原始文档:
20191105测试总结

什么毒瘤题啊。。。爆零了

T1:WOJ4793

显然如果打了御牌就必须要打完,然后就可以贪心了:若打了御牌,那么兵牌就只用打小于0的,否则直接打;若没有打御牌,那么就拿大的兵牌打对方小的兵牌,知道不能打为止。

#include <iostream>
#include <cstdio>
#include <algorithm>
#define int long long
using namespace std;
int n, m, mm, ans1, ans2;
struct node
{
    int val;
    int num;
} a[1000005], b[1000005], c[1000005], aa[1000005], bb[1000005], cc[1000005];
int read()
{
    int x = 0, f = 1;
    char ch = getchar();
    while (!isdigit(ch))
    {
        if (ch == '-')
            f = -1;
        ch = getchar();
    }
    while (isdigit(ch))
    {
        x = (x << 3) + (x << 1) + (ch ^ 48);
        ch = getchar();
    }
    return x * f;
}
bool cmp(node aa, node bb)
{
    return aa.val < bb.val;
}
signed main()
{
    n = read(), m = read(), mm = read();
    for (int i = 1; i <= n; ++i)
    {
        a[i].val = read();
        a[i].num = read();
    }
    for (int i = 1; i <= m; ++i)
    {
        b[i].val = read();
        b[i].num = read();
    }
    for (int i = 1; i <= mm; ++i)
    {
        c[i].val = read();
        c[i].num = read();
    }
    sort(a + 1, a + n + 1, cmp);
    sort(b + 1, b + m + 1, cmp);
    sort(c + 1, c + mm + 1, cmp);
    for (int i = 1; i <= n; ++i)
        aa[i] = a[i];
    for (int i = 1; i <= m; ++i)
        bb[i] = b[i];
    for (int i = 1; i <= mm; ++i)
        cc[i] = c[i];
    int j = n;
    for (int i = 1; i <= mm; ++i)
    {
        while (j && a[j].val >= c[i].val && a[j].num < c[i].num)
        {
            ans1 += a[j].num * (a[j].val - c[i].val);
            c[i].num -= a[j].num;
            a[j].num = 0;
            --j;
        }
        if (!j || a[j].val < c[i].val)
            break;
        ans1 += c[i].num * (a[j].val - c[i].val);
        a[j].num -= c[i].num;
        c[i].num = 0;
    }
    swap(a, aa);
    swap(b, bb);
    swap(c, cc);
    int pan = 0;
    j = 1;
    for (int i = 1; i <= m; ++i)
    {
        while (j < n && a[j].val < b[i].val)
            ++j;
        while (j < n && a[j].val >= b[i].val && a[j].num < b[i].num)
        {
            b[i].num -= a[j].num;
            a[j].num = 0;
            ++j;
        }
        if (a[j].num < b[i].num)

存储数据:
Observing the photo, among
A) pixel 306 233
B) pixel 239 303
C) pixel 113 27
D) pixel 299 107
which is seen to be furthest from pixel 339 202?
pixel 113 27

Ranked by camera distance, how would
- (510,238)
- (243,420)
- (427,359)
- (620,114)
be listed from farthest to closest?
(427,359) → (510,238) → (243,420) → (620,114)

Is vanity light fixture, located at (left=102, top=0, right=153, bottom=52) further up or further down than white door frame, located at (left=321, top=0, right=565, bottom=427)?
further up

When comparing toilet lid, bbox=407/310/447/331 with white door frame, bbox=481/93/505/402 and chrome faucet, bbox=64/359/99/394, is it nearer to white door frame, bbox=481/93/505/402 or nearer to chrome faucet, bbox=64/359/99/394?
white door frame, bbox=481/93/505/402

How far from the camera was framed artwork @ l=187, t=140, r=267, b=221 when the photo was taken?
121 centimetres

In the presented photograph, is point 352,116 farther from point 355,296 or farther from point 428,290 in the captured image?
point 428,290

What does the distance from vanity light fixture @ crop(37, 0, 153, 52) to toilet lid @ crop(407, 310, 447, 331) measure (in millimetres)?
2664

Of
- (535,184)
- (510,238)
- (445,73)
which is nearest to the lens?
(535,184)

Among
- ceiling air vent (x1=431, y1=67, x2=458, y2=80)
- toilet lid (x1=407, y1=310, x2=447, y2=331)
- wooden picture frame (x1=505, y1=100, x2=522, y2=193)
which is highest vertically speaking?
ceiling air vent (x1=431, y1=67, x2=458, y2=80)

* * *

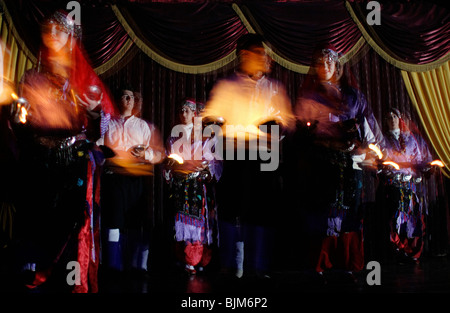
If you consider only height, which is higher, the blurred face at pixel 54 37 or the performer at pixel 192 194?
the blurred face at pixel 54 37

任务说明:
1/ 请将测试总结中以“显然如果打了御牌”开头的段落改写为条目列表，保留其主要内容。
2/ 请照录测试总结中的一段原文，从“cc[i] = c[i];”起，至“a[j].val < c[i].val)”止，首尾两处均包括在内。

作答结果:
1/
- 若打了御牌，就必须打完，此后可用贪心处理。
- 打了御牌时：兵牌只需打小于0的，否则直接打。
- 未打御牌时：用大的兵牌打对方小的兵牌，一直打到不能打为止。

2/
cc[i] = c[i];
    int j = n;
    for (int i = 1; i <= mm; ++i)
    {
        while (j && a[j].val >= c[i].val && a[j].num < c[i].num)
        {
            ans1 += a[j].num * (a[j].val - c[i].val);
            c[i].num -= a[j].num;
            a[j].num = 0;
            --j;
        }
        if (!j || a[j].val < c[i].val)